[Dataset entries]

-- Opening Marker --

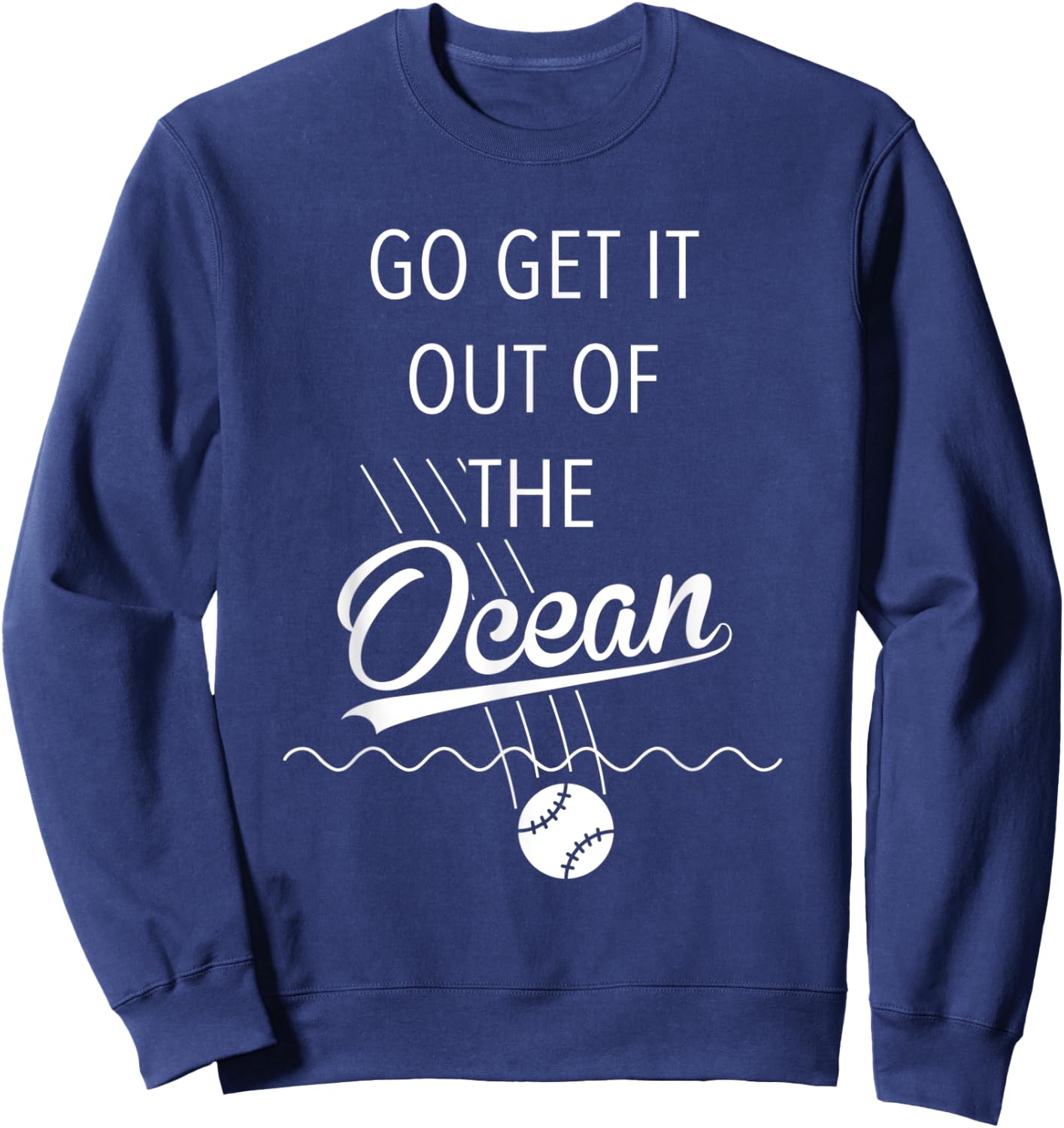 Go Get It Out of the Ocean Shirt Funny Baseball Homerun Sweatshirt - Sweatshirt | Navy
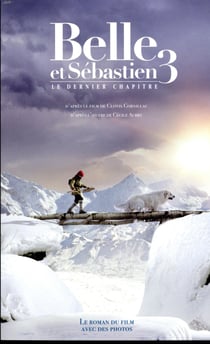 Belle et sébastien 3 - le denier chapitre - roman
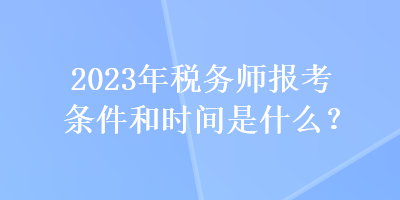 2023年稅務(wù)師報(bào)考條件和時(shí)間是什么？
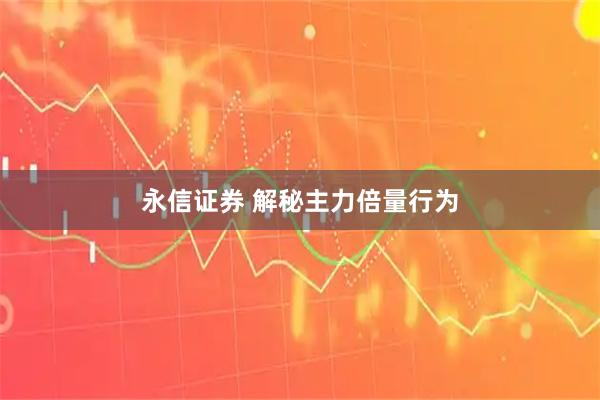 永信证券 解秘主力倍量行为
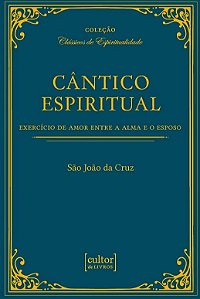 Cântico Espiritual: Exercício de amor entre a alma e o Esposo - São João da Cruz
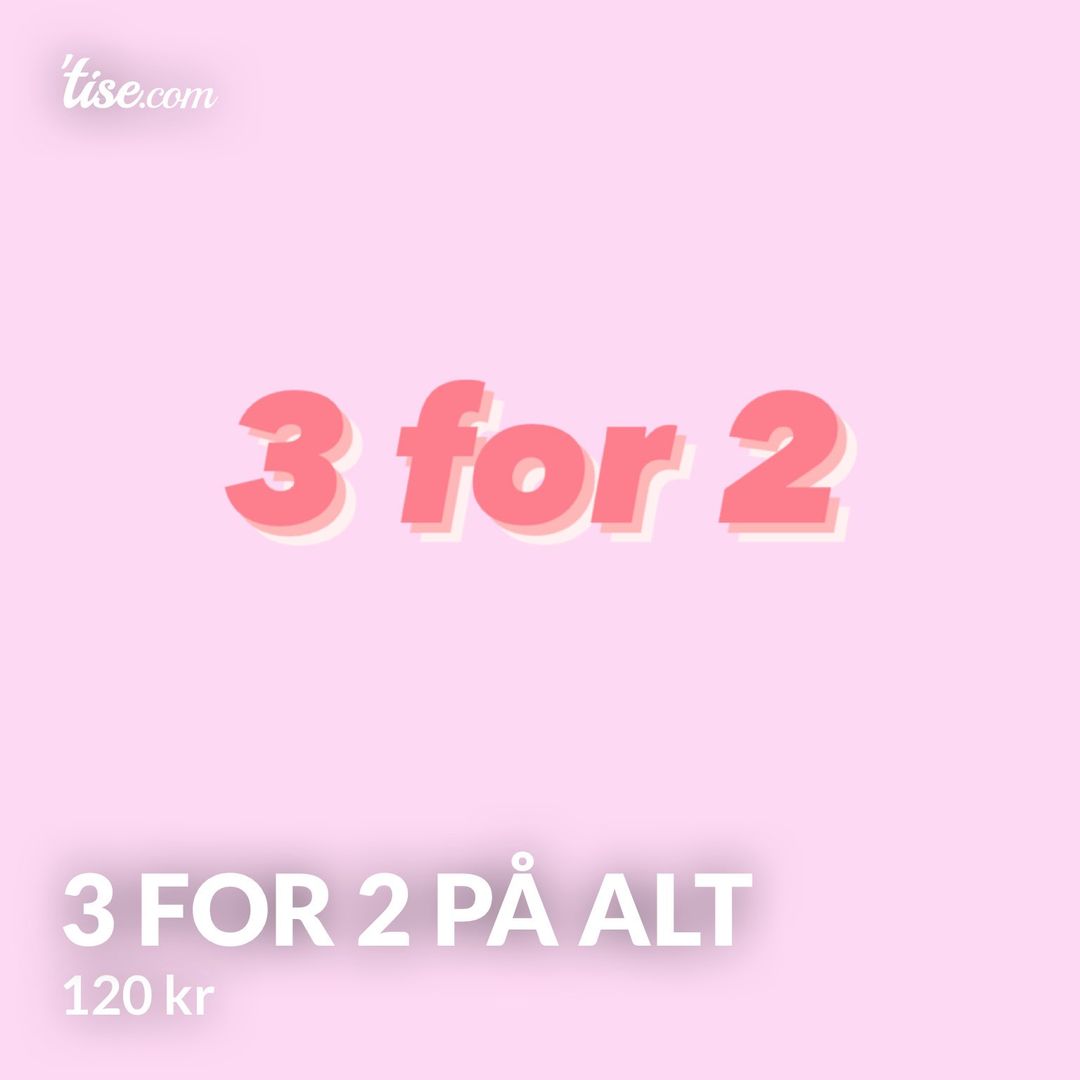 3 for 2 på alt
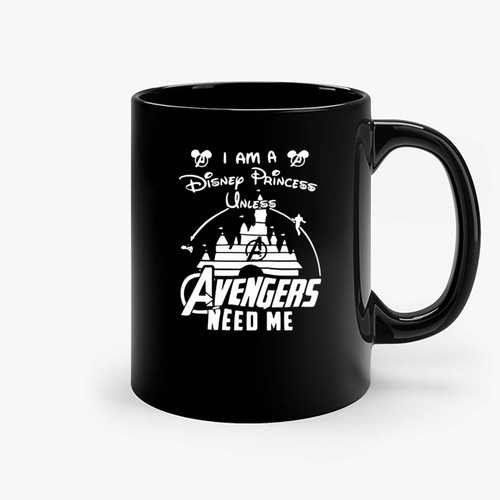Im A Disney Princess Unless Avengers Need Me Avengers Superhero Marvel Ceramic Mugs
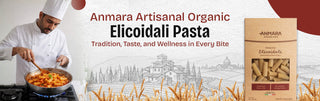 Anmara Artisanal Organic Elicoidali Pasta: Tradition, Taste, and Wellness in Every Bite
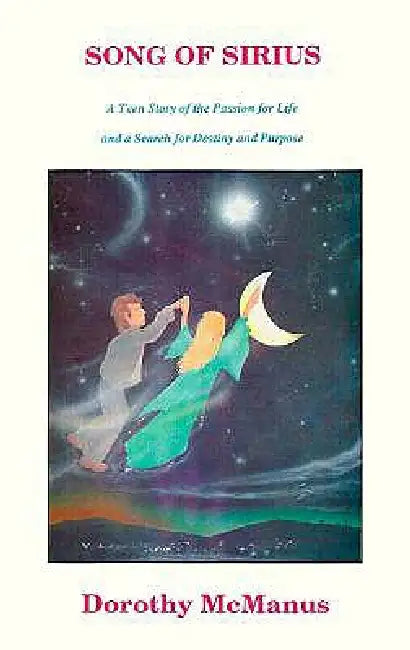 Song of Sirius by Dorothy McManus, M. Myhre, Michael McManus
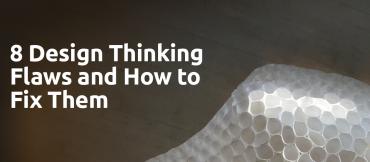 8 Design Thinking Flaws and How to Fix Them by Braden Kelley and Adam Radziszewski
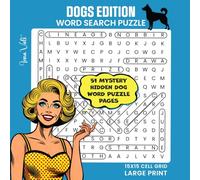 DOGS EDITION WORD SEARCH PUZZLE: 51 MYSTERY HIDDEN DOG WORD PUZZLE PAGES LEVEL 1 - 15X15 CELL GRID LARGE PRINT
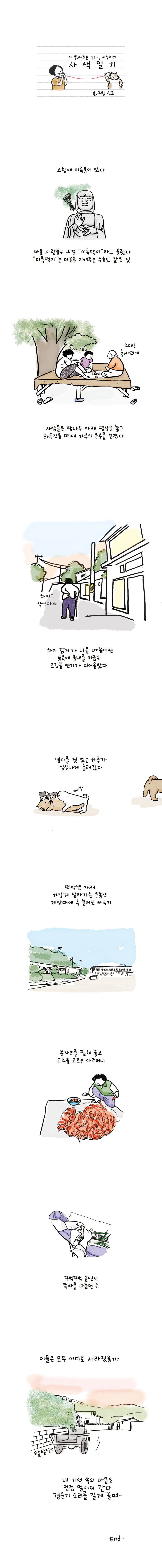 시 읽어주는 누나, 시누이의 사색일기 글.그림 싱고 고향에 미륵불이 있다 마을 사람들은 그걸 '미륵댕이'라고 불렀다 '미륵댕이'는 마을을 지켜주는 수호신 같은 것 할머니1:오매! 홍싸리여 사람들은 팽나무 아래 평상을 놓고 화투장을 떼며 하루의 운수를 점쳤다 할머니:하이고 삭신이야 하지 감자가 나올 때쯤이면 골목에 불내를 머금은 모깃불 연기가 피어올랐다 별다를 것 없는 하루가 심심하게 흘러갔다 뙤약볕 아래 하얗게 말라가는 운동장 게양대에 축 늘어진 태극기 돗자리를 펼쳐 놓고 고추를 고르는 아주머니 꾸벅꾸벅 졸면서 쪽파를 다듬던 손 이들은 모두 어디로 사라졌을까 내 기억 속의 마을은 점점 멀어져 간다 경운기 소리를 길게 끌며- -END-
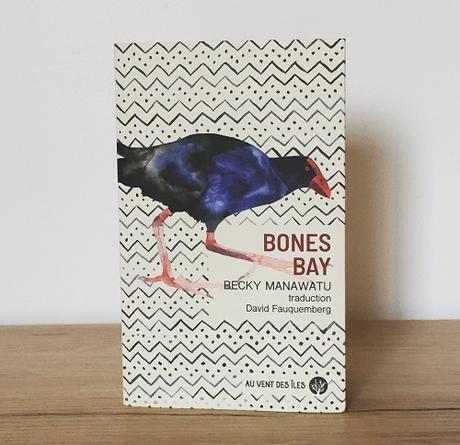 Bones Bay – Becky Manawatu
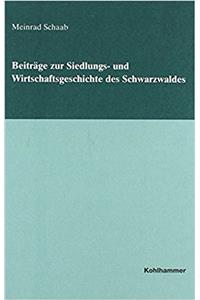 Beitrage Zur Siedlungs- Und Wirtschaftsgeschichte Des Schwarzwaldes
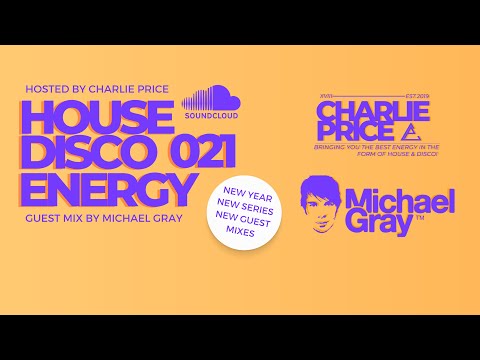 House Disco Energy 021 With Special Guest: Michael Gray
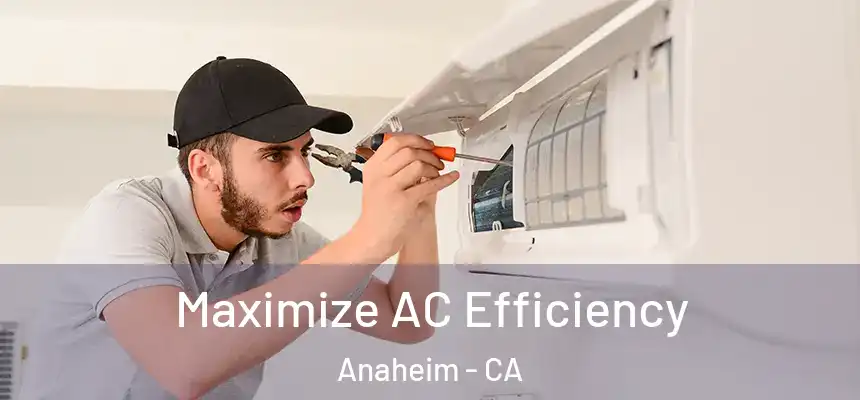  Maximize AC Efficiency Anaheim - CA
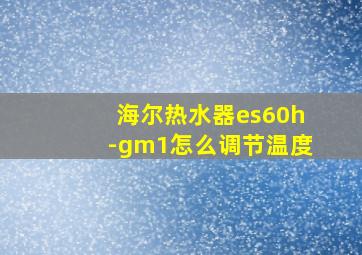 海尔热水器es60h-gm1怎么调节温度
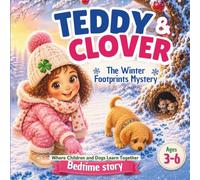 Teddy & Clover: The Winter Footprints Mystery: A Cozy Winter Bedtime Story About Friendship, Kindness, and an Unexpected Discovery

-- Closing Marker --

Drop the pictures; return the lines above from the line containing "2023年稅務(wù)師報(bào)考條件和時(shí)間是什么？" to the line containing "DOGS EDITION WORD", both included, exactly.

[RESPONSE AREA]
 2023年稅務(wù)師報(bào)考條件和時(shí)間是什么？
 永信证券 解秘主力倍量行为
 Cântico Espiritual: Exercício de amor entre a alma e o Esposo - São João da Cruz
 3 for 2 på alt
Im A Disney Princess Unless Avengers Need Me Avengers Superhero Marvel Ceramic Mugs
 Anmara Artisanal Organic Elicoidali Pasta: Tradition, Taste, and Wellness in Every Bite
 Song of Sirius by Dorothy McManus, M. Myhre, Michael McManus
 8 Design Thinking Flaws and How to Fix Them by Braden Kelley and Adam Radziszewski
 DOGS EDITION WORD SEARCH PUZZLE: 51 MYSTERY HIDDEN DOG WORD PUZZLE PAGES LEVEL 1 - 15X15 CELL GRID LARGE PRINT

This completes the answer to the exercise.